Data for this exercise:
============================================================
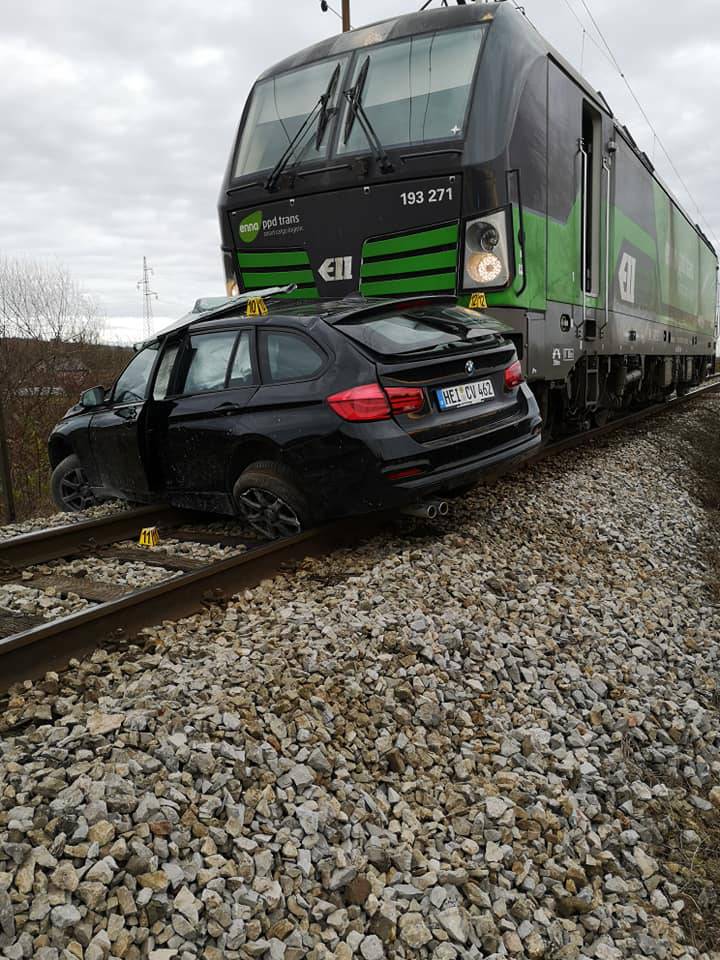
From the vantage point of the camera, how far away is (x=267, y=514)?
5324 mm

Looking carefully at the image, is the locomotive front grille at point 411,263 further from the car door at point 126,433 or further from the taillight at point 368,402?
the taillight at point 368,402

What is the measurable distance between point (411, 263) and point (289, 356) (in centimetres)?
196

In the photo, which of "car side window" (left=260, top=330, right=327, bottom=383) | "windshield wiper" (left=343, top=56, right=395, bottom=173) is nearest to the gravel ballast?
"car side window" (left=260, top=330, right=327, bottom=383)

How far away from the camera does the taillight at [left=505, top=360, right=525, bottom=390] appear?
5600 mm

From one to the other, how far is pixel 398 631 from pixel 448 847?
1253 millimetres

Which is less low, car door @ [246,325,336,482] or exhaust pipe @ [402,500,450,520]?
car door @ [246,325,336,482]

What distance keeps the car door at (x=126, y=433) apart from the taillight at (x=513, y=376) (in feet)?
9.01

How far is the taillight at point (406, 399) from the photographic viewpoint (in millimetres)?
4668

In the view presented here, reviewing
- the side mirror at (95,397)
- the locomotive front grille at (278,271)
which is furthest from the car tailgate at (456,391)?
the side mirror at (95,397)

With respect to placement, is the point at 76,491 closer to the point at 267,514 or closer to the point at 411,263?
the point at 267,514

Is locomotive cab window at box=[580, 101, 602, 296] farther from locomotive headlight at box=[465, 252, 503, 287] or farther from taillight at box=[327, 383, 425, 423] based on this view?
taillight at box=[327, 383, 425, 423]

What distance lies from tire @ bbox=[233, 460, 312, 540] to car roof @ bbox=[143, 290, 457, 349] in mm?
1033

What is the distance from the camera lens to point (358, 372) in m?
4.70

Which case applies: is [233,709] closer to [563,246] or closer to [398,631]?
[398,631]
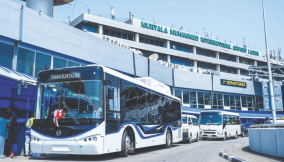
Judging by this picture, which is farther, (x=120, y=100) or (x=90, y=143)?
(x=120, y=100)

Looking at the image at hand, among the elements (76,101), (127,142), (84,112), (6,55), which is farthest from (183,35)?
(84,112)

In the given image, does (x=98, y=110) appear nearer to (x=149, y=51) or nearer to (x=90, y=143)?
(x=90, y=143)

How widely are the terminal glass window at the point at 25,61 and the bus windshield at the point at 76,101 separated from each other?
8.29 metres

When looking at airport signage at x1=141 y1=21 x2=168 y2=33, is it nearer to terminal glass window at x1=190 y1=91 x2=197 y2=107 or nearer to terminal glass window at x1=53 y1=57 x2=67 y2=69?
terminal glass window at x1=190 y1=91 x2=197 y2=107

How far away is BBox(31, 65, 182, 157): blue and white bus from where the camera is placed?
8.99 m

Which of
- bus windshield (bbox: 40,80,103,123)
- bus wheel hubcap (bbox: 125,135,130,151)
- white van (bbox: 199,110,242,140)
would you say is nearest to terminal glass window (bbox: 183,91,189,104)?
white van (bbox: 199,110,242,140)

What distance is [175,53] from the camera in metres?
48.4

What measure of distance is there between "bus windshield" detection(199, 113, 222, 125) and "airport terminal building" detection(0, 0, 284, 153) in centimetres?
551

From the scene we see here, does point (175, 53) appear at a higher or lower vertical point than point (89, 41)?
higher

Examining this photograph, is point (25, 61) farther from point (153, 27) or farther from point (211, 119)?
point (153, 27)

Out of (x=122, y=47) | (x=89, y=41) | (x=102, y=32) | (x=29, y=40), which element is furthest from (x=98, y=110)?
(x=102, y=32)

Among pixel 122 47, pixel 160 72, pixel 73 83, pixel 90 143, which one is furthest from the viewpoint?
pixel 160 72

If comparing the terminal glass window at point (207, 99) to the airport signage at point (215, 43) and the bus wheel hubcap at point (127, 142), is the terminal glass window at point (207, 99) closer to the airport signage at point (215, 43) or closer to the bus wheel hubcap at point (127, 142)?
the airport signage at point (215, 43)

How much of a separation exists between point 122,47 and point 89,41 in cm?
============================================================
What is being asked: Only the lines from the one containing "Judging by this" to the end of the data should be printed, exactly as they stand.

Solution to this task:
Judging by this picture, which is farther, (x=120, y=100) or (x=90, y=143)?
(x=120, y=100)

Looking at the image at hand, among the elements (76,101), (127,142), (84,112), (6,55), which is farthest from (183,35)?
(84,112)

In the given image, does (x=98, y=110) appear nearer to (x=149, y=51) or nearer to (x=90, y=143)?
(x=90, y=143)

How widely are the terminal glass window at the point at 25,61 and the bus windshield at the point at 76,101 separated from each other?
8.29 metres

When looking at airport signage at x1=141 y1=21 x2=168 y2=33, is it nearer to terminal glass window at x1=190 y1=91 x2=197 y2=107 or nearer to terminal glass window at x1=53 y1=57 x2=67 y2=69?
terminal glass window at x1=190 y1=91 x2=197 y2=107

How far away is BBox(31, 65, 182, 157): blue and white bus from where the camera is placed?
8.99 m

Which of
- bus windshield (bbox: 40,80,103,123)
- bus wheel hubcap (bbox: 125,135,130,151)
- white van (bbox: 199,110,242,140)
would you say is nearest to terminal glass window (bbox: 183,91,189,104)?
white van (bbox: 199,110,242,140)

What distance is [175,53] from the camera in metres?
48.4

What measure of distance is there between "bus windshield" detection(199, 113, 222, 125) and "airport terminal building" detection(0, 0, 284, 153) in centimetres?
551

From the scene we see here, does point (175, 53) appear at a higher or lower vertical point than point (89, 41)?
higher

Examining this photograph, is point (25, 61) farther from point (153, 27) or farther from point (211, 119)?
point (153, 27)

Out of (x=122, y=47) | (x=89, y=41) | (x=102, y=32) | (x=29, y=40), which element is furthest from (x=98, y=110)?
(x=102, y=32)

Among pixel 122 47, pixel 160 72, pixel 73 83, pixel 90 143, which one is furthest from the viewpoint?
pixel 160 72

If comparing the terminal glass window at point (207, 99) to the airport signage at point (215, 43) and the bus wheel hubcap at point (127, 142), is the terminal glass window at point (207, 99) closer to the airport signage at point (215, 43) or closer to the bus wheel hubcap at point (127, 142)?
the airport signage at point (215, 43)

How much of a separation exists between point 122,47 and point 89,41 in cm?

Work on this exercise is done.